Entries from a dataset:

..........

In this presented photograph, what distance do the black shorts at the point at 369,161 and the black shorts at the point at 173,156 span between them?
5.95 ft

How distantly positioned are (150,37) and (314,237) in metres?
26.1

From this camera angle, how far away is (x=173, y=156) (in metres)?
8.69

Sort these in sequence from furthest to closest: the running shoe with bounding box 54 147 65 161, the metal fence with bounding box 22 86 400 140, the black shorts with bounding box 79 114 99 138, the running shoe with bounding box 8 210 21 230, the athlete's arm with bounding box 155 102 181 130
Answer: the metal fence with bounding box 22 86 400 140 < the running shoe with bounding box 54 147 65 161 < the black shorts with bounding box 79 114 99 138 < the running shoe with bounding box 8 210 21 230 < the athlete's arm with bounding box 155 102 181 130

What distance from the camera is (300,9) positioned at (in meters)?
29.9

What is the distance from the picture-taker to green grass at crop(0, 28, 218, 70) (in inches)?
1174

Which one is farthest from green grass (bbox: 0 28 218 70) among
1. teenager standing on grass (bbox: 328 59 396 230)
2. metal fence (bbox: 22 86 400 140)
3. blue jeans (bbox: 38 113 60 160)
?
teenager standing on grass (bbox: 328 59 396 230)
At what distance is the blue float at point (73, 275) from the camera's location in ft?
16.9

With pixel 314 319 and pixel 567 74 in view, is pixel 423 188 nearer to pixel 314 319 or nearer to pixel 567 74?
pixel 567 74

..........

● **Task directions**: Reproduce all of the material above, changing "blue float" to "blue buoy" and leaving every other word as it is.

● **Full response**:
In this presented photograph, what distance do the black shorts at the point at 369,161 and the black shorts at the point at 173,156 span between them?
5.95 ft

How distantly positioned are (150,37) and (314,237) in metres?
26.1

From this camera angle, how far away is (x=173, y=156) (in metres)?
8.69

Sort these in sequence from furthest to closest: the running shoe with bounding box 54 147 65 161, the metal fence with bounding box 22 86 400 140, the black shorts with bounding box 79 114 99 138, the running shoe with bounding box 8 210 21 230, the athlete's arm with bounding box 155 102 181 130
Answer: the metal fence with bounding box 22 86 400 140 < the running shoe with bounding box 54 147 65 161 < the black shorts with bounding box 79 114 99 138 < the running shoe with bounding box 8 210 21 230 < the athlete's arm with bounding box 155 102 181 130

What distance from the camera is (300,9) positioned at (in meters)?
29.9

What is the distance from the picture-taker to green grass at crop(0, 28, 218, 70) (in inches)?
1174

Which one is farthest from green grass (bbox: 0 28 218 70) among
1. teenager standing on grass (bbox: 328 59 396 230)
2. metal fence (bbox: 22 86 400 140)
3. blue jeans (bbox: 38 113 60 160)
?
teenager standing on grass (bbox: 328 59 396 230)
At what distance is the blue buoy at point (73, 275) from the camera's location in ft?
16.9

With pixel 314 319 and pixel 567 74 in view, is pixel 423 188 nearer to pixel 314 319 or nearer to pixel 567 74?
pixel 567 74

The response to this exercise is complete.